Lysosomal and cytosolic sialic acid 9-O-acetylesterase activities can be encoded by one gene via differential usage of a signal peptide-encoding exon at the N terminus

Abstract

9-O-Acetylation is one of the most common modifications of sialic acids, and it can affect several sialic acid-mediated recognition phenomena. We previously reported a cDNA encoding a lysosomal sialic acid-specific 9-O- acetylesterase, which traverses the endoplasmic reticulum-Golgi pathway and localizes primarily to lysosomes and endosomes. In this study, we report a variant cDNA derived from the same gene that contains a different 5' region.
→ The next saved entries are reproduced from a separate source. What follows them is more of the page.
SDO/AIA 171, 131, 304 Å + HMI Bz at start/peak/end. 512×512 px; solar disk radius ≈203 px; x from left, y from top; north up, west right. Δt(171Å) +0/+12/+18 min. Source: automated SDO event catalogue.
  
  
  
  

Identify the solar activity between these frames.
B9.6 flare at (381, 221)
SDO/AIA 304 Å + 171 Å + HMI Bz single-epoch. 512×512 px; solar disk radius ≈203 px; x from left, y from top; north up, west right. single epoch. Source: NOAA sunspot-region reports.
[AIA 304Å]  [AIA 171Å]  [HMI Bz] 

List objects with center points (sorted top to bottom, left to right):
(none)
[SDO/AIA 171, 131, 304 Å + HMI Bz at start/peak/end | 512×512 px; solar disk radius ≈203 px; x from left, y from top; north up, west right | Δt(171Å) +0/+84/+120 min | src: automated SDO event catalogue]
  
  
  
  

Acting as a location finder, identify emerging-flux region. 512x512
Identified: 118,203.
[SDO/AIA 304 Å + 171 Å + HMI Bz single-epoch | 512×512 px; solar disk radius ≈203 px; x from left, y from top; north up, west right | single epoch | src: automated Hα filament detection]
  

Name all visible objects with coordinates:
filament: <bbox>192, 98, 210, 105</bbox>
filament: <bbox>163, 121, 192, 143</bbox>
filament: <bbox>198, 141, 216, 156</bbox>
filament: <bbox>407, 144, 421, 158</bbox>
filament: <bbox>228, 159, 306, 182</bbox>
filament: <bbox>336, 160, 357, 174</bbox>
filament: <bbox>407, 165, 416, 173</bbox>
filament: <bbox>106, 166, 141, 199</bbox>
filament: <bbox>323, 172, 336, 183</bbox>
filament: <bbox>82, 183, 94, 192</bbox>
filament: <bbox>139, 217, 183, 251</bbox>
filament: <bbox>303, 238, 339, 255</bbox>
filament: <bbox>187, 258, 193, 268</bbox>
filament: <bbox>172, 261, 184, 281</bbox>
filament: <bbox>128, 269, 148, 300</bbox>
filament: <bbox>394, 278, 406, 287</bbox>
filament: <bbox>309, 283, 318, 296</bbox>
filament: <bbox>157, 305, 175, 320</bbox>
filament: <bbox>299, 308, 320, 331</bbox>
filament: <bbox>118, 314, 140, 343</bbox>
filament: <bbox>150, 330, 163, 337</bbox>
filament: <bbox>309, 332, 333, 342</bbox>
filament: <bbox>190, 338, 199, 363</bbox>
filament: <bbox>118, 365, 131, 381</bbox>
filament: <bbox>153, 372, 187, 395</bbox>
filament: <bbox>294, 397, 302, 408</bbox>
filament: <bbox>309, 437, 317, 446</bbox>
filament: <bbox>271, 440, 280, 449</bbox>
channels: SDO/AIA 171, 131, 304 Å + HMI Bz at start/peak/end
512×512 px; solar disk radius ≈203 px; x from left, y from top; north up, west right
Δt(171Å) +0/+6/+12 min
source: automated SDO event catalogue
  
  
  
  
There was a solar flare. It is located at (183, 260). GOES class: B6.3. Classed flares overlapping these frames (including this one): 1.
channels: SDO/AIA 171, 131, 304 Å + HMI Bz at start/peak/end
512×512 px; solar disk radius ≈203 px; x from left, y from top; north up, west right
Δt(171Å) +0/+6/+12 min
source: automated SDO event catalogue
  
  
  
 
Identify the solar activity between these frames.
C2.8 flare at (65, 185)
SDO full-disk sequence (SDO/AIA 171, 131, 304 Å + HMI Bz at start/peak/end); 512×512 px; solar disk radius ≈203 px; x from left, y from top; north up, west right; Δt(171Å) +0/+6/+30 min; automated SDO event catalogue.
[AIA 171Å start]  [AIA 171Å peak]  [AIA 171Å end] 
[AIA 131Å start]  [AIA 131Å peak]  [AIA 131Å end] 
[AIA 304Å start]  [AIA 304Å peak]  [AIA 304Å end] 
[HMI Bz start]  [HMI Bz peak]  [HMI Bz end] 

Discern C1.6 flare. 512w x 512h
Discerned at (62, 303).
This cDNA has a putative open reading frame lacking a signal peptide-encoding sequence and is thus a candidate for the previously described cytosolic sialic acid 9-O-acetylesterase activity. Epitope-tagged constructs confirm that the new sequence causes the protein product to be targeted to the cytosol and has esterase activity. Using reverse transcription-polymerase chain reaction to distinguish the two forms of message, we show that although the lysosomal sialic acid-specific 9-O-acetylesterase message has a widespread pattern of expression in adult mouse tissues, this cytosolic sialic acid 9-O-acetylesterase form has a rather restricted distribution, with the strongest expression in the liver, ovary, and brain. Using a polyclonal antibody directed against the 69-amino acid region common to both proteins, we confirmed that the expression of glycosylated and nonglycosylated polypeptides occurred in appropriate subcellular fractions of normal mouse tissues. Rodent liver polypeptides reacting to the antibody also co-purify with previously described lysosomal sialic acid esterase activity and at least a portion of the cytosolic activity. Thus, two sialic acid 9-O- acetylesterases found in very different subcellular compartments can be encoded by a single gene by differential usage of a signal peptide-encoding exon at the N terminus. The 5'-rapid amplification of cDNA ends results and the differences in tissue-specific expression suggest that expression of these two products may be differentially regulated by independent promoters.